Technocore: A Local and Global Context Storage System for AI-Assisted Development

Technocore is a context storage system designed for AI-assisted development. It helps developers reduce token consumption and avoid unnecessary model round-trip calls through local and global caching mechanisms.

TechnocoreAI开发上下文管理RAG向量搜索代码缓存开发工具
Published 2026-06-03 09:08Recent activity 2026-06-03 09:21Estimated read 8 min
Technocore: A Local and Global Context Storage System for AI-Assisted Development
1

Section 01

Technocore: Core Introduction to the Context Storage System for AI-Assisted Development

Technocore is a context storage system specifically designed for AI-assisted development. It helps developers reduce token consumption and avoid unnecessary model round-trip calls through a two-layer mechanism of local and global caching. Its core philosophy is: local cache focuses on the real details of a single project, while global cache accumulates general knowledge across projects, thus efficiently managing the context in AI interactions.

2

Section 02

Pain Points and Challenges in AI-Assisted Development

With the popularity of AI coding assistants like Claude Code and GitHub Copilot, developers interact frequently with large models, but there are significant cost issues: each conversation requires sending project context, leading to high token consumption and API fees; context is lost when switching projects or starting new sessions, forcing the model to re-learn the project structure, resulting in redundant work. The core challenge is how to reduce consumption and improve response speed while ensuring the AI understands the project.

3

Section 03

Two-Layer Cache Design: Complementarity Between Local and Global

Technocore uses SQLite as the storage backend to build a two-layer cache:

Local Project Cache (project.db) : Each project is independent, stored at ~/.technocore/projects//project.db.

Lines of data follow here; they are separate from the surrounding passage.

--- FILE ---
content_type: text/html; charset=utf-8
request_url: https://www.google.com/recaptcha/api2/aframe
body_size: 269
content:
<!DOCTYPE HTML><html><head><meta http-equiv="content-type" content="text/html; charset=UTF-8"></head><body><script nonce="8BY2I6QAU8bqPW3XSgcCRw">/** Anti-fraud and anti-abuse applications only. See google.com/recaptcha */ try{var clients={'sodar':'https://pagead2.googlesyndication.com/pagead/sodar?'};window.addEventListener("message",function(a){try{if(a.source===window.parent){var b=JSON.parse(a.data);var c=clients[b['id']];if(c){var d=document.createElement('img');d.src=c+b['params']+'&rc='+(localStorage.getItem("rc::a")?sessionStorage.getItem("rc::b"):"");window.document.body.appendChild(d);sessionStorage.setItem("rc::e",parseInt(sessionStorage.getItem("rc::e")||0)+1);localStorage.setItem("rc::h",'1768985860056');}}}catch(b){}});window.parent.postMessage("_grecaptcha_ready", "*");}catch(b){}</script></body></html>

It includes file summaries, code chunks and vector embeddings, subsystem summaries, interaction history, and project memory, helping the AI quickly understand the details of the current project.

Global Knowledge Cache (global.db) : Located at ~/.technocore/global.db, it stores reusable knowledge across projects, such as task recipes, framework fingerprints, and model behavior statistics, enabling experience reuse.

4

Section 04

Key Technical Implementation Details

The technical highlights of Technocore include:

  1. Lightweight Vector Embedding: Uses feature hashing to generate 256-dimensional vectors, implemented purely in Go, runs offline, and has zero token cost, meeting the needs of code similarity retrieval.
  2. Intelligent Summary Generation: Integrates the tldt library (a pure local tool) to generate summaries, avoiding dependency on LLM API calls.
  3. RAG + Vector Search: Combines SQLite FTS5 full-text search with vector reordering to return accurate semantically matched results.
5

Section 05

Command-Line Tools and Complete Workflow

Technocore provides CLI tools covering the entire workflow:

  • Project Mapping and Indexing: technocore map (detects project structure), cache build (builds cache), cache refresh (updates changed files), cache inspect (views cache content).
  • Search and Query: technocore search (full text + vector reordering), search -c (chunked semantic search).
  • Recipe Management: recipes seed (loads default recipes), recipes list (lists recipes), recipes add (adds custom recipes).
  • Task Briefing: technocore brief "task description" generates a briefing combining global recipes and local facts, directly usable by AI.
6

Section 06

Recipe System: Reusable Development Knowledge Precipitation

Recipes are the core of the global cache, structured knowledge in JSON format, including fields like name, framework, language, signals (to identify tech stacks), context_needed (key context), avoid (irrelevant information), and brief_template (task framework). For example: { "name": "add_oauth_nextjs", "framework": "nextjs", "language": "typescript", "signals": ["app/", "middleware.ts", "prisma/schema.prisma"], "context_needed": ["auth module", "middleware", "user schema"], "avoid": ["do not send all pages"], "brief_template": "To add OAuth to this Next.js App Router project:\n1. Check src/lib/auth.ts...", "source": "pipecamp-defaults", "tags": ["auth", "oauth", "nextjs"] } Through signals, it automatically identifies the project's tech stack and generates concise briefings combined with local structure, saving tokens.

7

Section 07

Practical Value and Significance of Technocore

The value of Technocore is reflected in:

  1. Cost Savings: Reduces the number of context tokens and lowers API call costs.
  2. Response Speed: Local cache avoids repeated parsing, improving AI response speed.
  3. Knowledge Precipitation: The recipe system converts implicit experience into reusable knowledge, helping build personal/team knowledge bases.
  4. Privacy Protection: All processing is done locally; sensitive code is not uploaded to external services.
8

Section 08

Summary and Future Outlook

Technocore represents the shift of AI-assisted development tools from "model calling" to "intelligent context management". Its lightweight, offline-first design concept is worth learning from. As AI coding assistants become more popular, context management systems may become a standard part of development environments. Technocore's open-source implementation provides a valuable reference for this field and is suitable for developers who want to optimize their AI-assisted development workflows to try.